#### PAGE EXTRACT ####

Thus we are facing three options. Infinite chain seems implausible for finite minds, circular reasoning appears viciously self-referential, and thus, foundationalism emerges as an attractive solution by proposing a terminating point in basic beliefs. However, it's crucial to note that the regress argument so far alone doesn't establish foundationalism; it merely demonstrates that if justification is possible, it must take a foundationalist structure. To establish foundationalism, we need the additional premise that epistemic justification is, in principle, possible for beings like us.

Classical foundationalism, as developed by philosophers like Descartes and Locke, holds that basic beliefs must be infallible. The result of it is that most basic beliefs concern the nature of our own sensory states and immediate experiences. For instance, Descartes famously argued in his "Meditations on First Philosophy" that the belief "I am thinking" is indubitable and can serve as a foundation for knowledge. Other examples of basic beliefs in classical foundationalism might include:

"I am experiencing a sensation of redness."

"I am in pain."

"I seem to remember eating breakfast this morning."

These beliefs are considered infallible and self-evident, requiring no further justification. Non-basic beliefs, such as "There is a red apple on the table," would then be justified by their inferential relationship to these basic beliefs.

####

● EXERCISE 1
According to the foundationalism passage, what must basic beliefs be under classical foundationalism?
● EXERCISE 2
Please copy the foundationalism passage word for word, starting at "These beliefs are" and ending at "these basic beliefs.".

#### DATA LINES ####

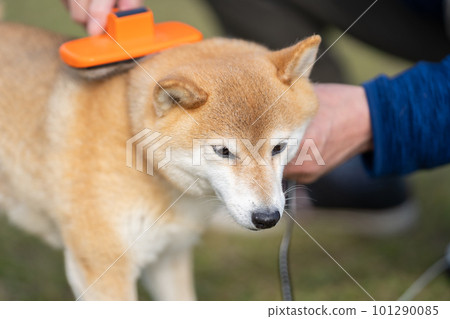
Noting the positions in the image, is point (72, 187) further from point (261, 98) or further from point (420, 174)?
point (420, 174)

####

● WRITTEN REPLY 1
Infallible.

● WRITTEN REPLY 2
These beliefs are considered infallible and self-evident, requiring no further justification. Non-basic beliefs, such as "There is a red apple on the table," would then be justified by their inferential relationship to these basic beliefs.